## Task details
Transcribe each record precisely; images stay out.

## Dataset records
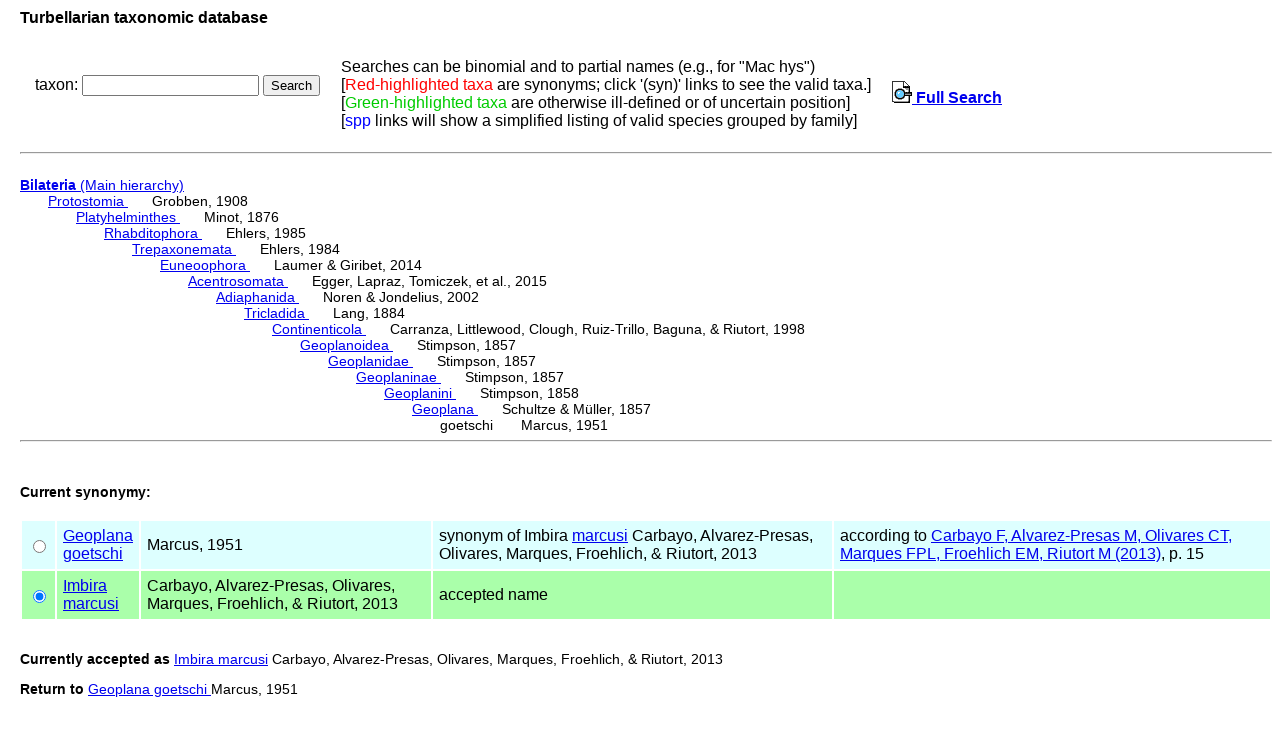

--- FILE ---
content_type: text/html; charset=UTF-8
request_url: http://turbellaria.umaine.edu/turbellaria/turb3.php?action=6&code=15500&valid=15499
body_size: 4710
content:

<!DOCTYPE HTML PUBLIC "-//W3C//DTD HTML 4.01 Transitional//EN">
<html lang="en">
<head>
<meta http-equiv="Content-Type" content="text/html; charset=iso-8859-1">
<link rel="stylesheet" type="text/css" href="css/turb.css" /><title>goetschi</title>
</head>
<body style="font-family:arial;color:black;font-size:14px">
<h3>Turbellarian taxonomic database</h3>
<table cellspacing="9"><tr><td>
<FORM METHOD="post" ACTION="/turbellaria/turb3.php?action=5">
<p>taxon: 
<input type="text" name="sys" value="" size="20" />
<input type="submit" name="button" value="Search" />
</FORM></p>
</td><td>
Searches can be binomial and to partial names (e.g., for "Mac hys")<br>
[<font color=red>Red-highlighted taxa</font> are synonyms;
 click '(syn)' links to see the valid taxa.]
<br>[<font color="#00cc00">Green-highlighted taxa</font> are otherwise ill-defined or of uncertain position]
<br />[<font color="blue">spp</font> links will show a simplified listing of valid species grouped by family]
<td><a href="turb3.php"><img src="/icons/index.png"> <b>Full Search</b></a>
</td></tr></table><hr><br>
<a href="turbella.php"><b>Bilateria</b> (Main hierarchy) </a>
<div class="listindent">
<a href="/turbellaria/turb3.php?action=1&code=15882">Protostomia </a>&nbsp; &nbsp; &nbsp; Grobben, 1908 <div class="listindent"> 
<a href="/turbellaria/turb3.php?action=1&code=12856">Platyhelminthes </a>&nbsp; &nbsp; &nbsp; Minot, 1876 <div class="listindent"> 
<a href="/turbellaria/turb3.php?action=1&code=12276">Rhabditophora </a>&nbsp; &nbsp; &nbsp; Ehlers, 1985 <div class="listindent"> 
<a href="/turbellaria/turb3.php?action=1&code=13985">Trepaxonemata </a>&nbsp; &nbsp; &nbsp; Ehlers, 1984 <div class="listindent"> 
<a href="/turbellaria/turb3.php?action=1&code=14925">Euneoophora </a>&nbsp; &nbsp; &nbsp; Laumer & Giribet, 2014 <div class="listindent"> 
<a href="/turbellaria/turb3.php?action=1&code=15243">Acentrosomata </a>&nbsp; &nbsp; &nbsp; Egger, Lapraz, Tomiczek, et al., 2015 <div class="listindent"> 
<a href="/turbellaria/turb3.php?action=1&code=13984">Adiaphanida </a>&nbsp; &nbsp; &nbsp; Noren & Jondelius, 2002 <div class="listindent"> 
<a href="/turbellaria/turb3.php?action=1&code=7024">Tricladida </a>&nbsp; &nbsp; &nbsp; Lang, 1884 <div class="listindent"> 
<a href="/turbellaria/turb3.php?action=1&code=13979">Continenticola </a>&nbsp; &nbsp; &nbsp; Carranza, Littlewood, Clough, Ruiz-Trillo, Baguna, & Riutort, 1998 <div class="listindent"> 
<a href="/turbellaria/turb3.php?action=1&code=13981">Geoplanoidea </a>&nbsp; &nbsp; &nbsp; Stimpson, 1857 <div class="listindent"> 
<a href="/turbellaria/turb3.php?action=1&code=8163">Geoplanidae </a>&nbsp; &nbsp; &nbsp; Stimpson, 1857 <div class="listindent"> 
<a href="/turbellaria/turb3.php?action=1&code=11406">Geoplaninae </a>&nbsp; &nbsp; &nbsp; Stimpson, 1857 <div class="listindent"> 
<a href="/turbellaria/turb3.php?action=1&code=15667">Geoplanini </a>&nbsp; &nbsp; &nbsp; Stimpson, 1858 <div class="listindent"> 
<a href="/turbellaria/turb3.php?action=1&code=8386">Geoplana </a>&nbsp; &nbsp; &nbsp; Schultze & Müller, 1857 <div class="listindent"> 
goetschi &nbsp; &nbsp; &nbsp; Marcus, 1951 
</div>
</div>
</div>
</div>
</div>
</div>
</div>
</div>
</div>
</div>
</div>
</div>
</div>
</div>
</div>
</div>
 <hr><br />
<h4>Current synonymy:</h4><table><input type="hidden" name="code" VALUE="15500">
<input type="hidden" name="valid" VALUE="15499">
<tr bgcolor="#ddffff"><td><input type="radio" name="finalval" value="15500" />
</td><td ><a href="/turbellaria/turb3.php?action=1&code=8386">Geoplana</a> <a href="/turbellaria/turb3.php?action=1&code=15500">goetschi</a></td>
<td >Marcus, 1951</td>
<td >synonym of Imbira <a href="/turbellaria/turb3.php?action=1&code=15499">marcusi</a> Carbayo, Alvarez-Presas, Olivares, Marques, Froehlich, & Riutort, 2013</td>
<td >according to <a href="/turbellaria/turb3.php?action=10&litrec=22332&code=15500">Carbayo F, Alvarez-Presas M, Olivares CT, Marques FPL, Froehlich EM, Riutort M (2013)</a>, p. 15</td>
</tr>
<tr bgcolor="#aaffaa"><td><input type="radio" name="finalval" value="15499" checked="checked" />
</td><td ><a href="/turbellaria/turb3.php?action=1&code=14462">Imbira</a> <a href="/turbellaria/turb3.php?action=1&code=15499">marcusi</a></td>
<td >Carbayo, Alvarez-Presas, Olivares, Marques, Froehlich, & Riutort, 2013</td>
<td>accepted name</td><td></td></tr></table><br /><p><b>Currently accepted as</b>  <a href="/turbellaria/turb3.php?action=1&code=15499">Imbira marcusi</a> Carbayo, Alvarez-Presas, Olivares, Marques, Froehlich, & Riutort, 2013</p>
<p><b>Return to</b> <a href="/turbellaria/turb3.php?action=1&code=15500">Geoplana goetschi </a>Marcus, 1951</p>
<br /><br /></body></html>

## The answer
--- FILE ---
content_type: text/html; charset=UTF-8
request_url: http://turbellaria.umaine.edu/turbellaria/turb3.php?action=6&code=15500&valid=15499
body_size: 4710
content:

<!DOCTYPE HTML PUBLIC "-//W3C//DTD HTML 4.01 Transitional//EN">
<html lang="en">
<head>
<meta http-equiv="Content-Type" content="text/html; charset=iso-8859-1">
<link rel="stylesheet" type="text/css" href="css/turb.css" /><title>goetschi</title>
</head>
<body style="font-family:arial;color:black;font-size:14px">
<h3>Turbellarian taxonomic database</h3>
<table cellspacing="9"><tr><td>
<FORM METHOD="post" ACTION="/turbellaria/turb3.php?action=5">
<p>taxon: 
<input type="text" name="sys" value="" size="20" />
<input type="submit" name="button" value="Search" />
</FORM></p>
</td><td>
Searches can be binomial and to partial names (e.g., for "Mac hys")<br>
[<font color=red>Red-highlighted taxa</font> are synonyms;
 click '(syn)' links to see the valid taxa.]
<br>[<font color="#00cc00">Green-highlighted taxa</font> are otherwise ill-defined or of uncertain position]
<br />[<font color="blue">spp</font> links will show a simplified listing of valid species grouped by family]
<td><a href="turb3.php"><img src="/icons/index.png"> <b>Full Search</b></a>
</td></tr></table><hr><br>
<a href="turbella.php"><b>Bilateria</b> (Main hierarchy) </a>
<div class="listindent">
<a href="/turbellaria/turb3.php?action=1&code=15882">Protostomia </a>&nbsp; &nbsp; &nbsp; Grobben, 1908 <div class="listindent"> 
<a href="/turbellaria/turb3.php?action=1&code=12856">Platyhelminthes </a>&nbsp; &nbsp; &nbsp; Minot, 1876 <div class="listindent"> 
<a href="/turbellaria/turb3.php?action=1&code=12276">Rhabditophora </a>&nbsp; &nbsp; &nbsp; Ehlers, 1985 <div class="listindent"> 
<a href="/turbellaria/turb3.php?action=1&code=13985">Trepaxonemata </a>&nbsp; &nbsp; &nbsp; Ehlers, 1984 <div class="listindent"> 
<a href="/turbellaria/turb3.php?action=1&code=14925">Euneoophora </a>&nbsp; &nbsp; &nbsp; Laumer & Giribet, 2014 <div class="listindent"> 
<a href="/turbellaria/turb3.php?action=1&code=15243">Acentrosomata </a>&nbsp; &nbsp; &nbsp; Egger, Lapraz, Tomiczek, et al., 2015 <div class="listindent"> 
<a href="/turbellaria/turb3.php?action=1&code=13984">Adiaphanida </a>&nbsp; &nbsp; &nbsp; Noren & Jondelius, 2002 <div class="listindent"> 
<a href="/turbellaria/turb3.php?action=1&code=7024">Tricladida </a>&nbsp; &nbsp; &nbsp; Lang, 1884 <div class="listindent"> 
<a href="/turbellaria/turb3.php?action=1&code=13979">Continenticola </a>&nbsp; &nbsp; &nbsp; Carranza, Littlewood, Clough, Ruiz-Trillo, Baguna, & Riutort, 1998 <div class="listindent"> 
<a href="/turbellaria/turb3.php?action=1&code=13981">Geoplanoidea </a>&nbsp; &nbsp; &nbsp; Stimpson, 1857 <div class="listindent"> 
<a href="/turbellaria/turb3.php?action=1&code=8163">Geoplanidae </a>&nbsp; &nbsp; &nbsp; Stimpson, 1857 <div class="listindent"> 
<a href="/turbellaria/turb3.php?action=1&code=11406">Geoplaninae </a>&nbsp; &nbsp; &nbsp; Stimpson, 1857 <div class="listindent"> 
<a href="/turbellaria/turb3.php?action=1&code=15667">Geoplanini </a>&nbsp; &nbsp; &nbsp; Stimpson, 1858 <div class="listindent"> 
<a href="/turbellaria/turb3.php?action=1&code=8386">Geoplana </a>&nbsp; &nbsp; &nbsp; Schultze & Müller, 1857 <div class="listindent"> 
goetschi &nbsp; &nbsp; &nbsp; Marcus, 1951 
</div>
</div>
</div>
</div>
</div>
</div>
</div>
</div>
</div>
</div>
</div>
</div>
</div>
</div>
</div>
</div>
 <hr><br />
<h4>Current synonymy:</h4><table><input type="hidden" name="code" VALUE="15500">
<input type="hidden" name="valid" VALUE="15499">
<tr bgcolor="#ddffff"><td><input type="radio" name="finalval" value="15500" />
</td><td ><a href="/turbellaria/turb3.php?action=1&code=8386">Geoplana</a> <a href="/turbellaria/turb3.php?action=1&code=15500">goetschi</a></td>
<td >Marcus, 1951</td>
<td >synonym of Imbira <a href="/turbellaria/turb3.php?action=1&code=15499">marcusi</a> Carbayo, Alvarez-Presas, Olivares, Marques, Froehlich, & Riutort, 2013</td>
<td >according to <a href="/turbellaria/turb3.php?action=10&litrec=22332&code=15500">Carbayo F, Alvarez-Presas M, Olivares CT, Marques FPL, Froehlich EM, Riutort M (2013)</a>, p. 15</td>
</tr>
<tr bgcolor="#aaffaa"><td><input type="radio" name="finalval" value="15499" checked="checked" />
</td><td ><a href="/turbellaria/turb3.php?action=1&code=14462">Imbira</a> <a href="/turbellaria/turb3.php?action=1&code=15499">marcusi</a></td>
<td >Carbayo, Alvarez-Presas, Olivares, Marques, Froehlich, & Riutort, 2013</td>
<td>accepted name</td><td></td></tr></table><br /><p><b>Currently accepted as</b>  <a href="/turbellaria/turb3.php?action=1&code=15499">Imbira marcusi</a> Carbayo, Alvarez-Presas, Olivares, Marques, Froehlich, & Riutort, 2013</p>
<p><b>Return to</b> <a href="/turbellaria/turb3.php?action=1&code=15500">Geoplana goetschi </a>Marcus, 1951</p>
<br /><br /></body></html>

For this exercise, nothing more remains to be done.